Cake Pops and Adstock

by | Dec 18, 2020 | Blog | 0 comments

After nine months of working from home, afternoon coffee runs have become my family’s Polaris during many chaotic days of balancing work needs with those of young children. It’s provided us a daily pause to reset and a boost to make it through the afternoon, and we’ve increased our visits from a couple times a week to often more than five.

Over this time, I’ve realized a few things:

  • Consumer habits are largely unpredictable and often forged by outside factors.
  • We didn’t suddenly become more frequent visitors because of a clever app, timely email or seasonal promotion (but all of that didn’t hurt).
  • With enough dedication, one of your two-year old’s first multi-word phrases can be “cake pop.”

In advertising, consistency can be demonstrated by the concept of adstock, which, simply put, suggests that the longer your ads are out of market the more heavy lifting you will need to do when you go back in again.

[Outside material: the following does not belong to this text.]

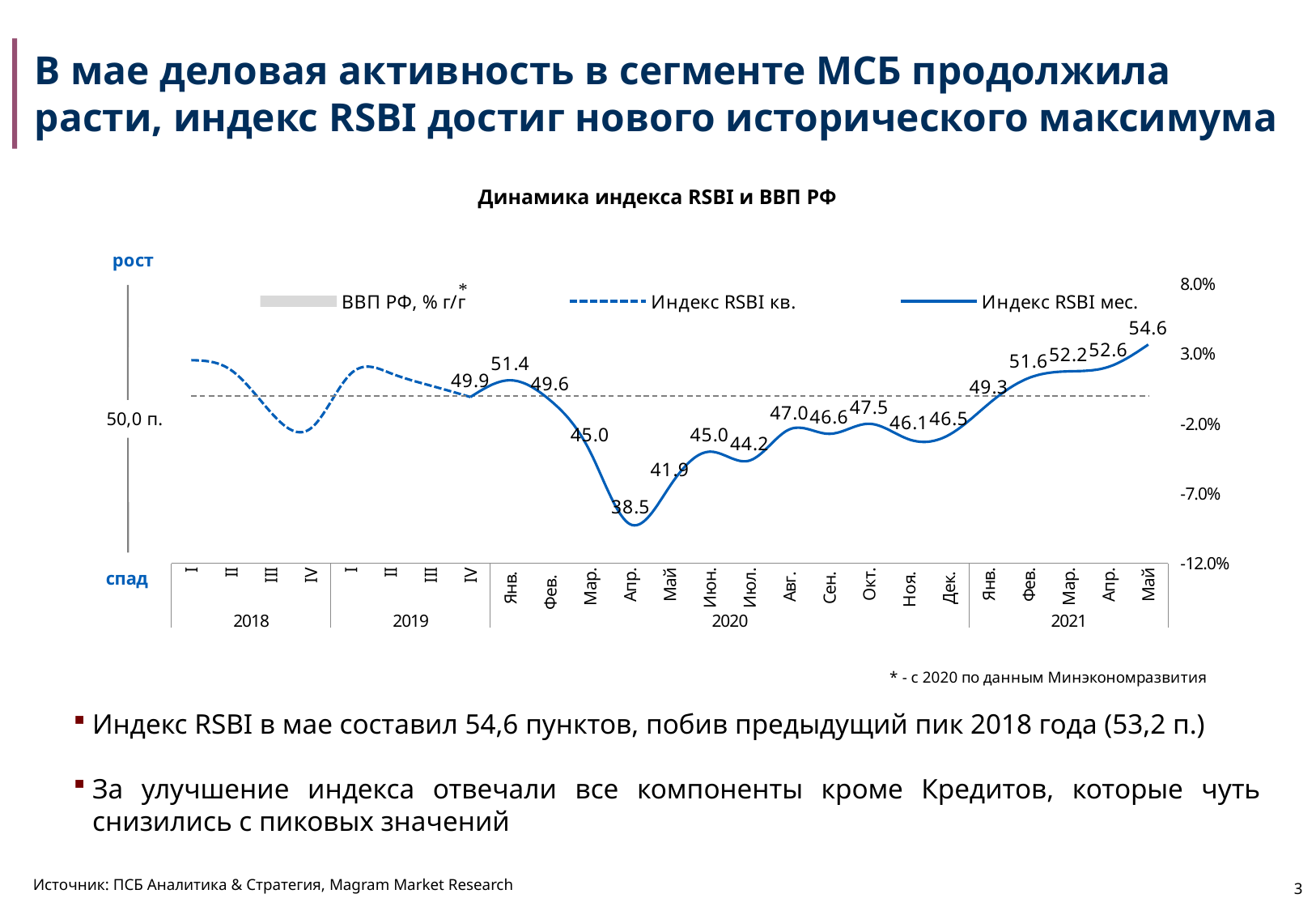
How many series does the chart legend list? 3 What kind of chart is used to show the RSBI index? line chart Is the monthly RSBI index for March 2020 greater or less than 50? less What is the value of the monthly RSBI index (Индекс RSBI мес.) for May 2021? 54.6 Does the monthly RSBI index rise or fall from April 2020 to May 2021? rise In which month does the monthly RSBI index reach its highest labelled value? Май 2021 What is the value of the monthly RSBI index for April 2020? 38.5 What is the value of the monthly RSBI index for October 2020? 47.5 In which month does the monthly RSBI index reach its lowest labelled value? Апр. 2020 Which is larger: the monthly RSBI index in February 2020 or in January 2021? February 2020 (49.6) What is the value of the monthly RSBI index for January 2020? 51.4 What is the difference between the monthly RSBI index in May 2021 and in April 2020? 16.1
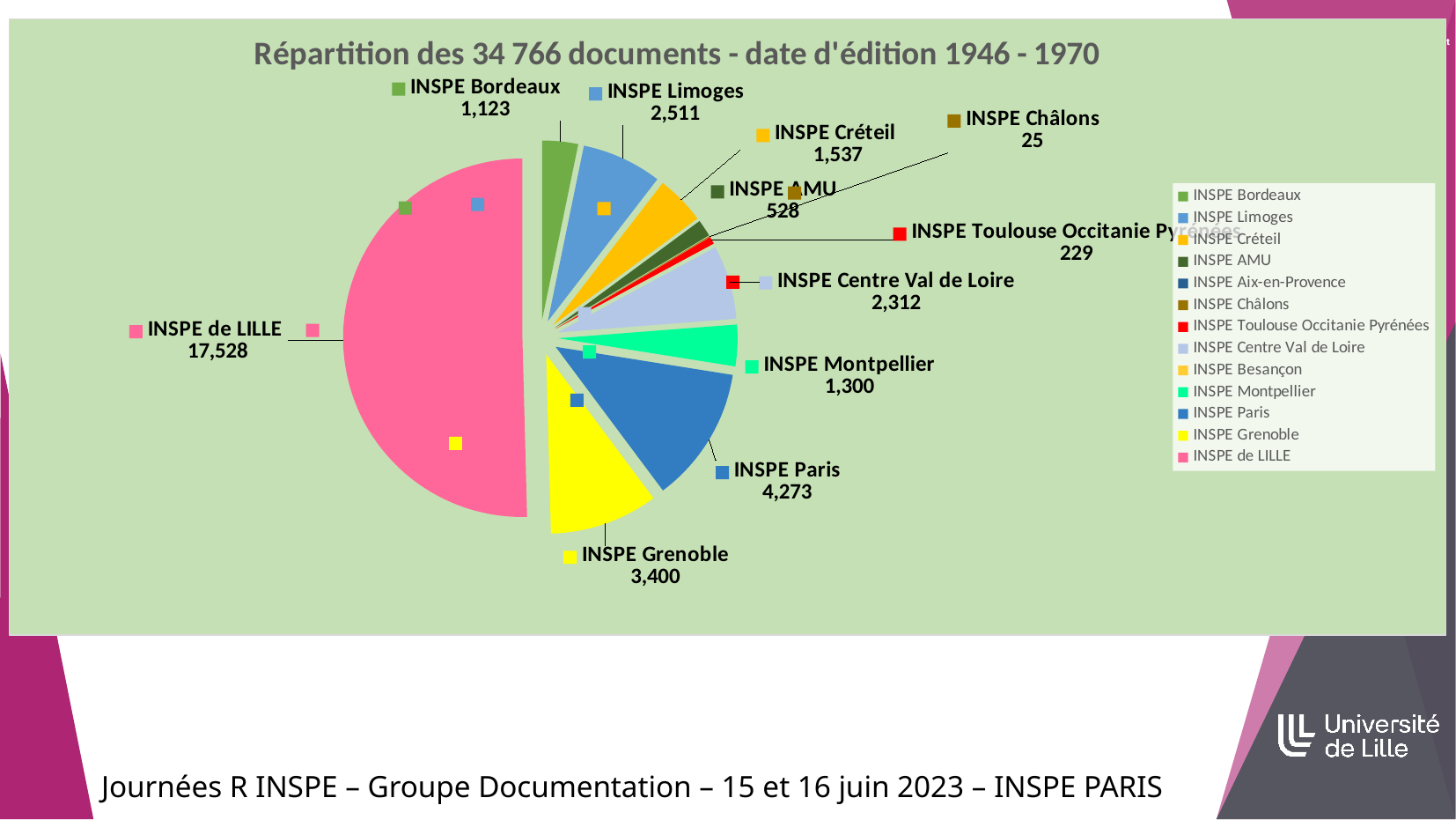
What is the difference between the values for INSPE Paris and INSPE Grenoble? 873 What is the value for INSPE Paris? 4,273 What is the difference between the values for INSPE de LILLE and INSPE Paris? 13,255 Which is larger, the value for INSPE Limoges or INSPE Créteil? INSPE Limoges What type of chart is shown on the slide? pie chart What colour is the INSPE Grenoble slice? yellow What is the value for INSPE Centre Val de Loire? 2,312 What is the value for INSPE de LILLE? 17,528 What is the value for INSPE Châlons? 25 How many categories does the chart legend list? 13 What is the title of the chart? Répartition des 34 766 documents - date d'édition 1946 - 1970 Which category has the largest slice of the pie? INSPE de LILLE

What goes up must come down, including your awareness levels. The theory is based on TV buying but can its principles help with digital strategy?

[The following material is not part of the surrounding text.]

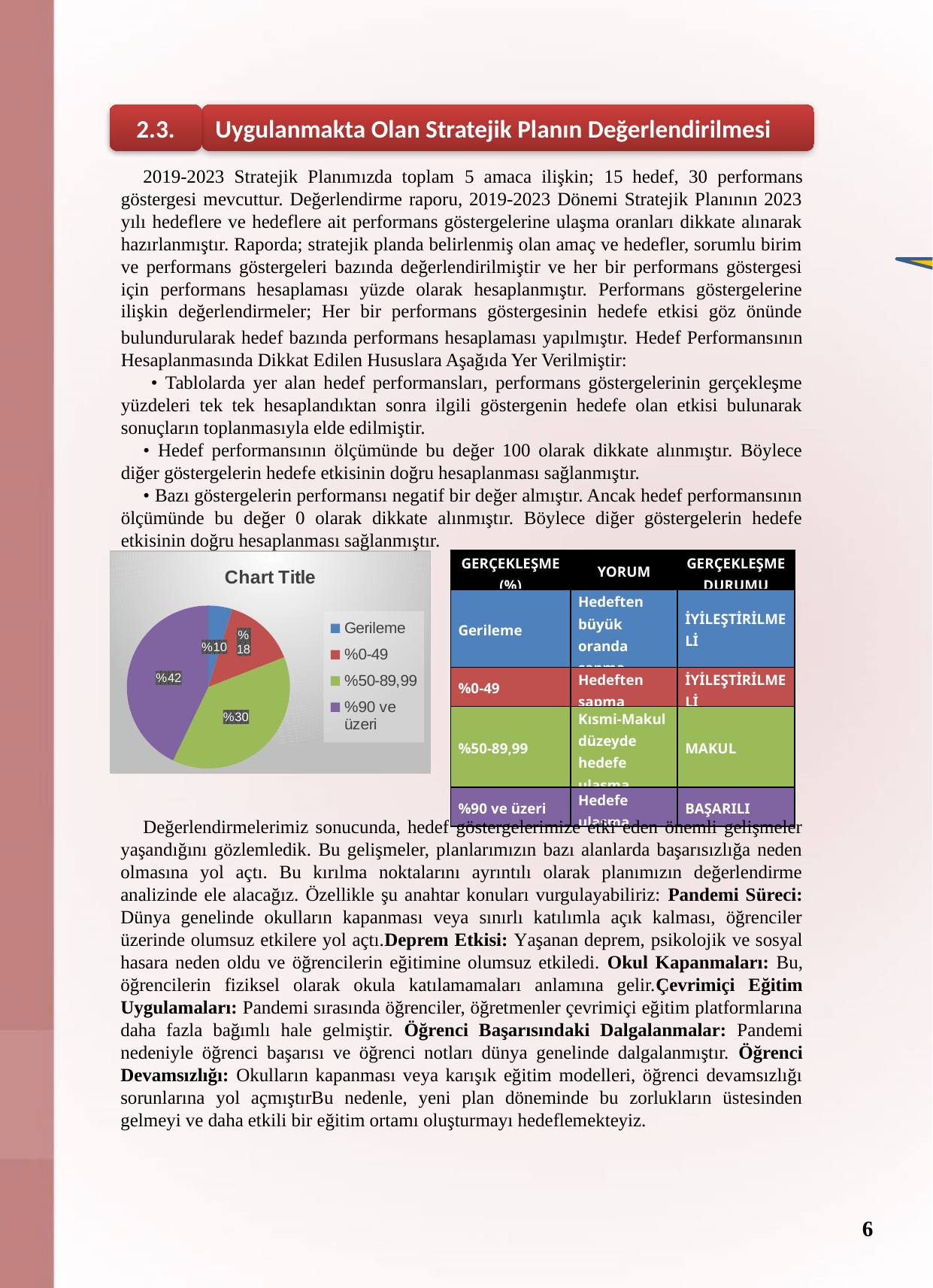
What value is shown for the %0-49 slice? %18 What kind of chart is shown on the slide? pie chart How many slices does the pie chart have? 4 Which colour represents the %0-49 category in the legend? red What value is shown for the %50-89,99 slice? %30 What value is shown for the %90 ve üzeri slice? %42 Which category has the largest slice of the pie? %90 ve üzeri Which is larger, the %0-49 slice or the %50-89,99 slice? %50-89,99 What value is shown for the Gerileme slice? %10 Which category has the smallest slice of the pie? Gerileme What is the title of the chart? Chart Title What is the difference between the %90 ve üzeri value and the %50-89,99 value? %12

Your customers (probably) don’t care about your marketing calendar

In digital, we benefit from incredibly granular targeting that allows us to distill complicated customer profiles into buying platform checkboxes. But while budgets can scale up or down easily, applying adstock theory can help us find a balance between maximizing spend during key activity windows and spreading our budget too thin for too long.

When brands limit themselves to only a few advertising pushes a year, no matter what mediums they choose, they’ll likely spend the first few weeks reintroducing their brand. “Hey everyone, remember us?” Even those brands in industries with strong seasonality risk missing out on new clients if their focus is too narrow. People still buy RRSPs in the summer and need mortgages in the winter, for example.

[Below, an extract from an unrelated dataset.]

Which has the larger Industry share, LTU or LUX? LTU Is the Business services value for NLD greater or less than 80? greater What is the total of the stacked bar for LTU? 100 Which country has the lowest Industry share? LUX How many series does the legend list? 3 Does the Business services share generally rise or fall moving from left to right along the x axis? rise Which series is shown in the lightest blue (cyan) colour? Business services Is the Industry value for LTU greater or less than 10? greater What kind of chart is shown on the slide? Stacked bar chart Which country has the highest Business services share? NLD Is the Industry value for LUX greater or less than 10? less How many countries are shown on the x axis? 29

Using a smart, always-on strategy as a baseline for marketing efforts can help maintain a year round presence and ensure you’re speaking to potential customers on their terms. Best of all, if there’s a distinct off season where interest drops for your product or service, your in-market targeting should scale down in spend based on a reduced audience demand. If there’s truly no one looking, there’s no one clicking your search ads. Plus, if your competitors aren’t advertising at this time, in digital’s auction environment, it means it’s even cheaper to speak to these customers.

While it makes sense to concentrate media spend around key times, starting with an always-on strategy as a building block will limit the decay effect of going out of market for extended periods and provide a bridge between larger flights to help keep your brand top of mind.